For all these services you have to pay for only what you use. These services let the IT
companies to stop focusing on the hardware and software related problems and focus mainly on
their product development and other research activities [1].
2. Need for Cloud Simulation:
The demands of the consumers of cloud computing vary based on various factors like application
usability, security, maintainability, size, environment etc. It is also difficult for the consumers to
test the performance of their application because of the hypothetical and dynamic nature of the
cloud. Hence, it is viable for them to test their application in a controlled environment before
getting it into the cloud [1].
A reasonable solution to the above problem is to reproduce the cloud computing environment
using cloud simulation technologies [1]. There are many readily available cloud simulation tools
which can be used for replicating the actual cloud settings with a good success rate. Cloud
simulation offers solace to consumers who are reluctant to deploy their system directly on the
cloud without understanding the technical jargons. This will also help vendors who are offering
SaaS to improve their efficiency.
There are different simulation techniques available for different use. We explain some of the
simulations below.
3. Grid Computing and Simulation:
3.1 Introduction:
Grid computing is a distributed computing infrastructure used for computing large amounts of
data, using a vast amount of resources. It combines multiple computers or administrative
domains to solve a specific task. All the computers are connected by a conventional network
interface, like Ethernet. The main feature of Grid computing is that it can facilitate commercial
transactions or assemble volunteer computing. The management and scheduling of resources in
grid computing environment is quite difficult and it requires sophisticated tools for analyzing and
fine-tuning algorithms before applying them to the real systems [10].
The complexity of algorithms on the distributed systems of various resources can be effectively
analyzed by Grid simulation techniques. Simulation is also used for examining very large
hypothetical problems that may otherwise require many active users and resources [10].
A pictorial representation of the worldwide grid computing is given below [10].
3.2 GridSim:
GridSim[11] is a software toolkit or platform that allows users to model and simulate the
characteristics of Grid resources with different configurations. GridSim helps customers to study
the nuance of grids and analyze complex algorithms and methodologies in a controlled
environment. Using GridSim, researchers are able to conduct repeatable experiments and studies
which are not possible in a real time massive Grid Systems.

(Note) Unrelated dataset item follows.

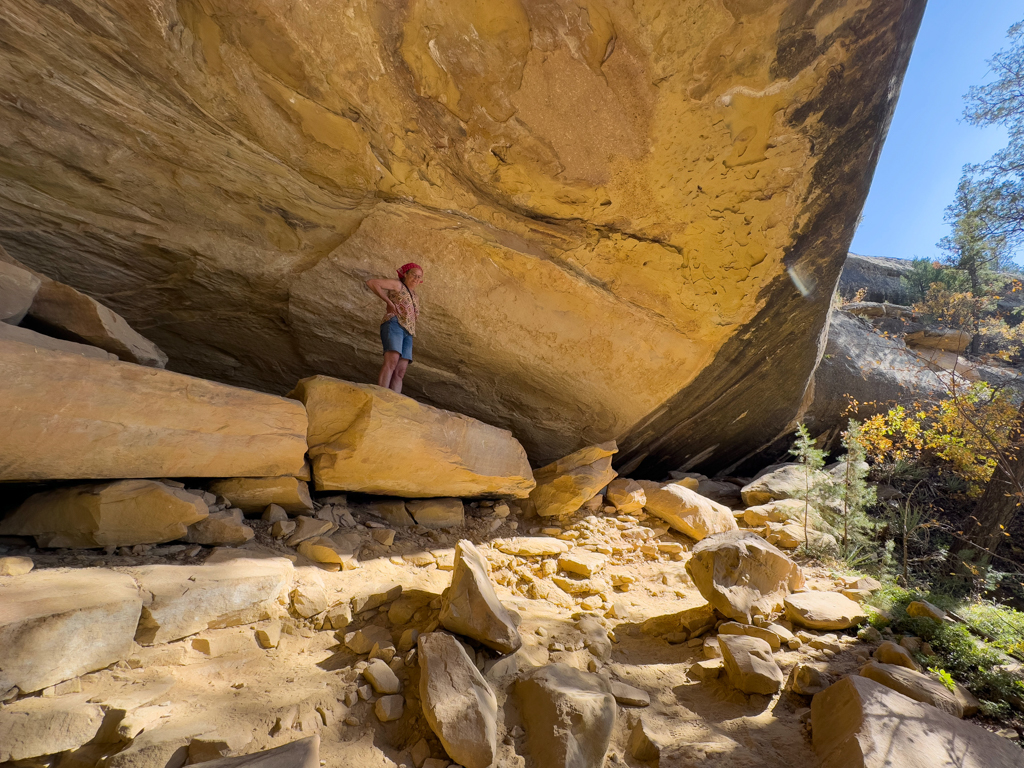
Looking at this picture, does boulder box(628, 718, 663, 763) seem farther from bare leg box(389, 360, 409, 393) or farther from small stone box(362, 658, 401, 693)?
bare leg box(389, 360, 409, 393)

3.3 Features of GridSim: [need to paraphrase]
The important features of GridSim are given below.

It allows modeling of different resource characteristics and their failure properties;

It enables simulation of workload traces taken from real supercomputers;

It supports reservation-based or auction mechanisms for resource allocation;

It allocates incoming jobs based on space-or time-shared mode;

It has the ability to schedule compute- and/or data-intensive jobs;

It has a background network traffic functionality based on a probabilistic distribution.
This is useful for simulating data-intensive jobs over a public network where the network
is congested.

It provides clear and well-defined interfaces for implementing different resource
allocation algorithms; and

It allows modeling of several regional Grid Information Service (GIS) components.
3.4 GridSim Architecture:
GridSim is a multi-layered architecture which enables new layers to be easily added and
captures the replica of grid computing environment. The first layer in the architecture is
managed by SimJava which enables communication between various grid components. The
second layer forms the core elements of the GridSim and is mainly responsible for simulations
in GridSim. The third and fourth layers deal with modeling and simulation of services specific to
computational and Data Grids respectively. The components of the fifth layer “User code” help
users in performing their own schedulers and resource allocations in order to examine their
own algorithms. The architectural representation is given below.
4. Cloud Simulation:
4.1 Overview:
As the grid simulation toolkits failed to isolate the multi-layer service differentiation among
SaaS, PaaS and IaaS layers in the cloud computing environment, many cloud simulation tools
have been proposed to overcome this issue. Big Companies like Yahoo and HP have established
global Cloud computing testbed known as Open Cirrus with a federation of data centers in 10
different organizations. But in these kinds of testing environments it is hard to conduct
repeatable experiments because the resource conditions will vary with time, very expensive to
build and also limited accessibility only to its members of collaboration. [1]
4.2 CloudSim
CloudSim is an extensible simulation toolkit which is described as a framework for modeling
and simulation of both single and inter-networked (federation of clouds) clouds. Now HP and
other leading organizations and also many universities around the world are using CloudSim for
Cloud resource provisioning, energy-efficient management of data center resources, optimization
of Cloud computing and for research activities.[1]
4.2a Uses of CloudSim:

Usage of CloudSim reduces time and effort required to test cloud based applications.

It allows the applications to be tested in different cloud environments and developers can
implement this with less effort.

Modeling and simulation of even large scale cloud computing environments.

Support for simulation of network connections within the simulated elements.

Since Cloud is a pay – as – you – use model, CloudSim provides a platform for modeling
and simulation of economic entities for enabling real-time trading of services between
customers and cloud providers.

Availability of a Virtualization engine that leads to the creation and management of many
independent co host applications.[1]
4.2b CloudSim Architecture:
The following figure shows a multi-layered design of the CloudSim architecture and also its
software framework. The very first layer in the layered CloudSim architecture is the User Code
which makes entities like applications, number of users and their applications, virtual machines
and others available to hosts. The next layer is the CloudSim which is made up of many
fundamental classes (java).[1]
4.2c Implementation of CloudSim:
These are some of the key components required for the implementation of the CloudSim:
Cloudlet: The complexity of cloud based applications is measured in terms of their
computational requirements by CloudSim. Cloudlet class models these application services.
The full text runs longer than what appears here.